Я жизнь свою пересмотрел

В который раз.

Навел на прошлое прицел,

Прищурил глаз…

 

Хватило б дерзости и сил,

О жизнь моя!

Но выстрел мой опередил

Грядущий я.

 

Прошлое нельзя ни стереть, ни расстрелять, оно — есть и будет всегда. Но многие из нас желали бы именно этого — уничтожить свое прошлое, начать жизнь с чистого листа. Задумавшись однажды о причинах, которые делают такой кульбит невозможным, я сказал себе: само это желание лежит в той области, где не действуют законы земного бытия, но ведь по каким-то законам и эта область живет. По каким же?

Наверное, и там обязана присутствовать, какая-никакая, логика, должны быть причины и их следствия. Если даже детерминированность там и нарушена, все-таки непременно должно быть нечто уравновешивающее, сдерживающее, препятствующее уничтожению цельной схемы мироздания.

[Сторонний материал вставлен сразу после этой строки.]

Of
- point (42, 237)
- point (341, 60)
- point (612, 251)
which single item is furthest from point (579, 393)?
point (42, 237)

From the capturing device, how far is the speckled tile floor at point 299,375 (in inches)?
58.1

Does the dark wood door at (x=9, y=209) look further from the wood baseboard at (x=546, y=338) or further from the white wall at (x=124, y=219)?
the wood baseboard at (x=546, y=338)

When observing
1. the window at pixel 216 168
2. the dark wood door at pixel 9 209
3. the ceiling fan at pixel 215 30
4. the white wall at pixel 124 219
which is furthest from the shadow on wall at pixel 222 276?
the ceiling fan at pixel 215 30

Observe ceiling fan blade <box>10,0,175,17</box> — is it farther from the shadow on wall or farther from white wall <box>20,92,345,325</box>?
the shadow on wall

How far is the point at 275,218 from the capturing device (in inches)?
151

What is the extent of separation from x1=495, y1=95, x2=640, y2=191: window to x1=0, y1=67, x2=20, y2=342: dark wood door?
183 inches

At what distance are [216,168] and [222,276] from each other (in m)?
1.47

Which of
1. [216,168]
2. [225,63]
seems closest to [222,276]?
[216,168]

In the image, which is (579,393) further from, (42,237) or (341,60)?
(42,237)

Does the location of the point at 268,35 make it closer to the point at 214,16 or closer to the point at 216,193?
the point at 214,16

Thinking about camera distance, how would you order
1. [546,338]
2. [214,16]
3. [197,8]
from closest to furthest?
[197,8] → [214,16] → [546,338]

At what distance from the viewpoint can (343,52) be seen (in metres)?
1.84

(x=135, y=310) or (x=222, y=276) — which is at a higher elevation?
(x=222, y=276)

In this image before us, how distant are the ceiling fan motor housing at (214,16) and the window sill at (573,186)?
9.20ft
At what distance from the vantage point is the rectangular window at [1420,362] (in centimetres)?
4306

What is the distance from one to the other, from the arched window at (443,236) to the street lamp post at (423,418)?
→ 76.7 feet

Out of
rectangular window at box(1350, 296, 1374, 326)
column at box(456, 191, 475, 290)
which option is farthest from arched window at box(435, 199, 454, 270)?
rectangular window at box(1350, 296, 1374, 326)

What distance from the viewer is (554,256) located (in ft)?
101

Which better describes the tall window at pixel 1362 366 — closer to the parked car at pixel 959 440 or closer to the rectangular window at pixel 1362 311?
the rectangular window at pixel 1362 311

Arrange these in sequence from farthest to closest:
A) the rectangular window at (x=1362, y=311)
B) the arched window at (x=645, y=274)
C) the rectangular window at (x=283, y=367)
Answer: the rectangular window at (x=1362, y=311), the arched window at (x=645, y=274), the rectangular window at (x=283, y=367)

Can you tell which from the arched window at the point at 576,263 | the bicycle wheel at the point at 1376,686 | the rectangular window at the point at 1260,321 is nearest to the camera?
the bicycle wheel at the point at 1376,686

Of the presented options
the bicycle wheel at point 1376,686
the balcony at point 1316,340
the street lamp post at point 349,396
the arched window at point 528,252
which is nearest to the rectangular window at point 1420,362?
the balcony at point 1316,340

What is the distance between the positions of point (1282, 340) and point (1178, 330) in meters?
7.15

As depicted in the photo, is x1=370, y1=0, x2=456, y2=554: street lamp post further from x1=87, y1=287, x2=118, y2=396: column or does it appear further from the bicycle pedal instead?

А если это так, то как только ты наведешь на свое прошлое прицел, в будущем тут же появится некий грядущий «ты», который выстрелит в «тебя сегодняшнего» на мгновение раньше. И, таким образом, «оставит всё как есть».

 

 

ДЕТСКОЕ ВОСПОМИНАНИЕ

 

Сверкнула грозная зарница,

Дух свистнул из-под топора!

Как белый факел, бьется птица

В сухой пыли среди двора.

 

Порывы к жизни тело мучат

И крылья бьют земную твердь…

А голова кричит беззвучно,

Со страхом ожидая смерть.

 

Всякий, кто рос в деревне, хоть раз, но видел, как тело курицы, уже лишенное головы, скачет по земле в смертной агонии. В моей детской памяти эта сцена запечатлелась очень ярко, — особенно хорошо запомнилась лежащая на земле отрубленная голова с красным гребешком, разинутым в панике клювом и выпученным оранжевым глазом. Я понял тогда: голова не знает, что смерть уже наступила, голова всё еще в ужасе ждет, когда это произойдет. Значит, вот так случится и со мной? Я тоже не пойму, что я уже умер?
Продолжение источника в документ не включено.